Consigne 1 ::
Recopiez fidèlement le passage de l'entretien sur les femmes cyclistes qui commence par « Il n’existe pas, ou » et se termine par « le cyclisme féminin. ».

Vicky Carbonneau « Avec le vélo, les filles se découvrent, se libèrent. »
Il n’existe pas, ou peu, d’ouvrages sur les femmes cyclistes ? Qu’à cela ne tienne, Vicky Carbonneau s’est emparée du sujet. La co-fondatrice de Girls en Wheels, à la tête du premier café-vélo installé au pied du Ventoux, signe un livre dans lequel elle donne de la visibilité à toutes celles qui ont fait et font le cyclisme féminin.
Par Sophie Danger
Publié le 14 décembre 2022 à 17h30
Tu expliques en préambule de ton livre « En danseuse, ces femmes qui révolutionnent le cyclisme » que l’idée d’écrire t’est venu lorsque tu t’es aperçue que la littérature concernant les femmes à vélo était quasi inexistante. Elles sont si transparentes, ces femmes, dans les écrits ?
Oui, c’est comme ça que l’idée d’écrire le livre m’est venu. J’avais envie de lire des ouvrages sur les grandes du vélo, je suis allée à la FNAC et je n’ai rien trouvé. Il y a des livres sur Eddy Merckx, sur Julian Alaphilippe mais, sur les femmes, il n’y a rien.
C’est la même chose quand tu feuillettes les livres génériques sur le vélo, ils sont généralement illustrés uniquement avec des photos d’hommes et tu te demandes immanquablement où sont les femmes dans tout ça. C’est étrange comme situation.
Personnellement, j’ai co-fondé la communauté des GOW, Girls On Wheels,il y a huit ans et les femmes sont bel et bien présentes dans ce milieu, tu les vois d’ailleurs partout : sur la route, au départ des courses… mais pas dans la littérature.

Données fournies ::
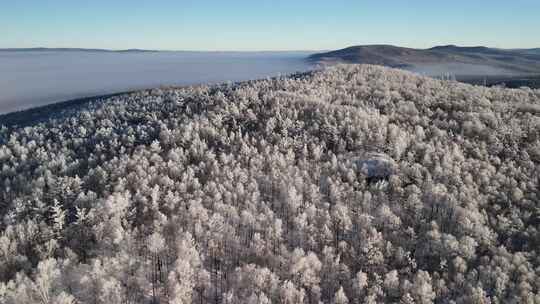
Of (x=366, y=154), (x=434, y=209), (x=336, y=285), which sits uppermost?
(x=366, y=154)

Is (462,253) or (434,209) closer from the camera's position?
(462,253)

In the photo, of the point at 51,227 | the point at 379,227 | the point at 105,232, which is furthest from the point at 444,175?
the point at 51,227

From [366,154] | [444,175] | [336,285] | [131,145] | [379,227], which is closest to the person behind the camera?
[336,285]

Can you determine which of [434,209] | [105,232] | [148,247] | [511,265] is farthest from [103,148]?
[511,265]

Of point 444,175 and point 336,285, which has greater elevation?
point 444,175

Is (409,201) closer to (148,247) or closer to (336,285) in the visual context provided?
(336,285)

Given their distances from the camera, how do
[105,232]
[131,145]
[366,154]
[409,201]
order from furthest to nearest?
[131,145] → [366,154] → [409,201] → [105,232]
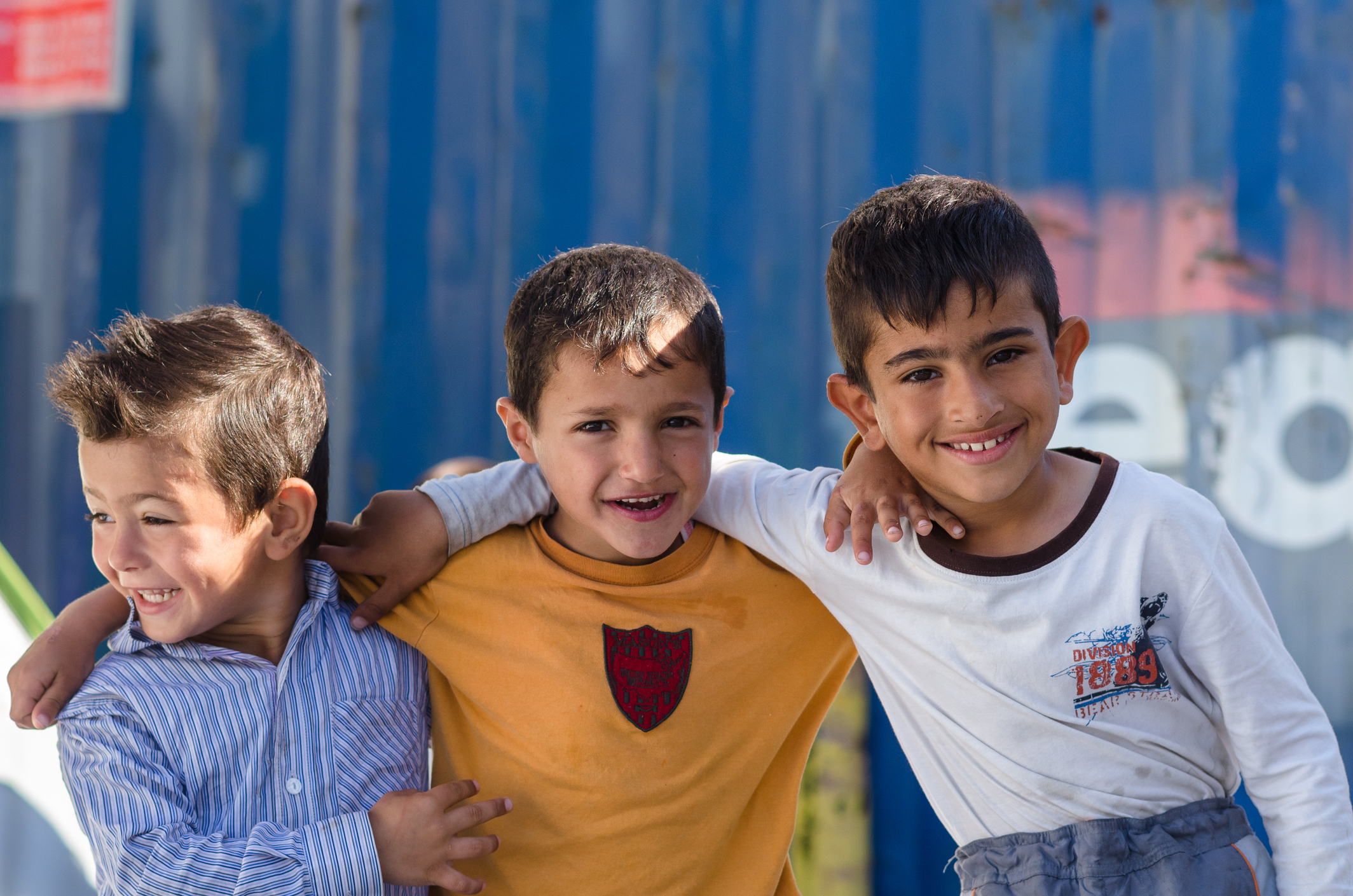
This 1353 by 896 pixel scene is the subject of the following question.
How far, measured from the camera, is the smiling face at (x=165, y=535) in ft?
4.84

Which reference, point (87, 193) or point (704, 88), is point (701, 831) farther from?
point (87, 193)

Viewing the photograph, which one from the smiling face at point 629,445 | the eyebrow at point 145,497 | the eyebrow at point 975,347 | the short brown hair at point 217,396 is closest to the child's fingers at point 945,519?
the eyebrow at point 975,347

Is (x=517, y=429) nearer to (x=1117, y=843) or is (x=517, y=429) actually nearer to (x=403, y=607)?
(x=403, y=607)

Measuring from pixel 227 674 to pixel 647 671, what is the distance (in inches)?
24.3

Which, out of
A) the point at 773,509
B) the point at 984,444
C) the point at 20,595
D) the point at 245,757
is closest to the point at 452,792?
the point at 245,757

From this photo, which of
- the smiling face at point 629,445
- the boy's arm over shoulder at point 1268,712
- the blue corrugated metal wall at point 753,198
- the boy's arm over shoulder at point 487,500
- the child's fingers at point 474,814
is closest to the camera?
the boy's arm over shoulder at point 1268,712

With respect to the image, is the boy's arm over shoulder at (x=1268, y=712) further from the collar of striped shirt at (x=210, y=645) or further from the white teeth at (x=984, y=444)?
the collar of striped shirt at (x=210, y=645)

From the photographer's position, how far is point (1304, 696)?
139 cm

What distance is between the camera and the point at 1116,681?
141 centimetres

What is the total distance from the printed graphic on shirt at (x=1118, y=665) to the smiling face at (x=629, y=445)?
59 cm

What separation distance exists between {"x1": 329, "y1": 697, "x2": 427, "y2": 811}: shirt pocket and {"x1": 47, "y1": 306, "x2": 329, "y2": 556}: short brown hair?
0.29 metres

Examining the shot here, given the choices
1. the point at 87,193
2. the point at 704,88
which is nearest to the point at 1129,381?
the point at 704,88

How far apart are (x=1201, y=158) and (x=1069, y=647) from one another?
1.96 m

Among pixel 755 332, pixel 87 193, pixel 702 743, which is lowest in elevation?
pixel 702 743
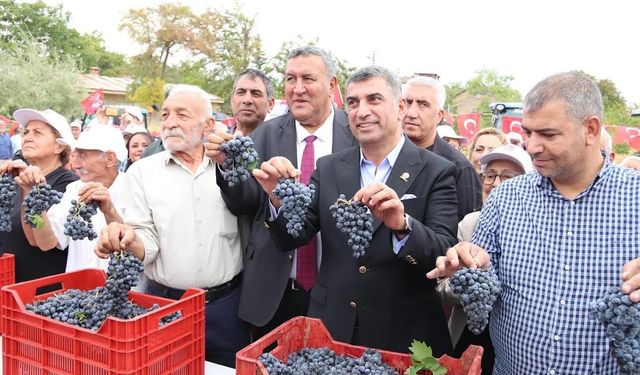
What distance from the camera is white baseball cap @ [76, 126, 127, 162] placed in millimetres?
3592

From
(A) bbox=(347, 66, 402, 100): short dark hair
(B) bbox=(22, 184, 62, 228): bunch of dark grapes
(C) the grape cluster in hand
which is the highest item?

Consigne 2 ::
Comptez les lignes des enregistrements où figure la chaîne « collar », en tenant compte de la casse, puis indiquez seulement ce nombre.

Réponse rédigée 1 ::
Il n’existe pas, ou peu, d’ouvrages sur les femmes cyclistes ? Qu’à cela ne tienne, Vicky Carbonneau s’est emparée du sujet. La co-fondatrice de Girls en Wheels, à la tête du premier café-vélo installé au pied du Ventoux, signe un livre dans lequel elle donne de la visibilité à toutes celles qui ont fait et font le cyclisme féminin.

Réponse rédigée 2 ::
2